The 1990-1994 local authorities were criticized for lack of division for local development and no clearly defined functions and responsibilities, which also translated into focusing on minor issues. Changing street names and destroying old communist monuments became a common practice, which took a lot of time, energy and at times considerable financial cost. These actions were highly visible and attracted criticism from local population. Additionally, until the end of 1990, local councils had to act within the old financial system, with limited autonomy and heavy budget deficit. After the election, it was estimated that more than 50% of local gminas might go bankrupt without the intervention of the central government. This led to fiscal emphasis starting in late 1990, where local authorities followed the unpopular austerity policies pursued by the central government, including increasing selected fees and charges.

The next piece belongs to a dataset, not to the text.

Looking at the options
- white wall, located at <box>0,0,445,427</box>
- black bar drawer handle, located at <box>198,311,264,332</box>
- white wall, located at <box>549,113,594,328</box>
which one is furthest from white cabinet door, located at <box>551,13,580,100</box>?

A common issue became a sharp increase of rent costs and increase of prices; some communes that were attractive for tourists or located near bordercrossing introduced high fees for visitors. Other communes also their to develop their own economic activity, usually in traditional spheres that were subsidised by authorities, such as housing and transport.

The Polish government was concerned with the disappointingly low turnout, considered ‘a defeat of engagement of local communities’. Later investigation identified two main issues that contributed to the decreased turnout - firstly, voting places were opened until 20:00, which constituted a difficulty for those living outside their permanent residence; secondly, there was no option to vote in municipal units other than one's permanent residence, which meant that students, internal migrants, army conscripts, hospitalized citizens or those on holidays were "deprived of their active electoral right". For the 1994 elections, the government introduced a number of reforms. For next election, a homogenous proportional system with usage of d’Hondt's method or Sainte-Lague's method was implemented, although municipalities up to 15,000 or 20,000 inhabitants retained a mixture of majority and proportional system. Many single-seat constituencies were reformed into constituencies with 2 to 5 seats. A new law also allowed for a dismissal of a local councilor.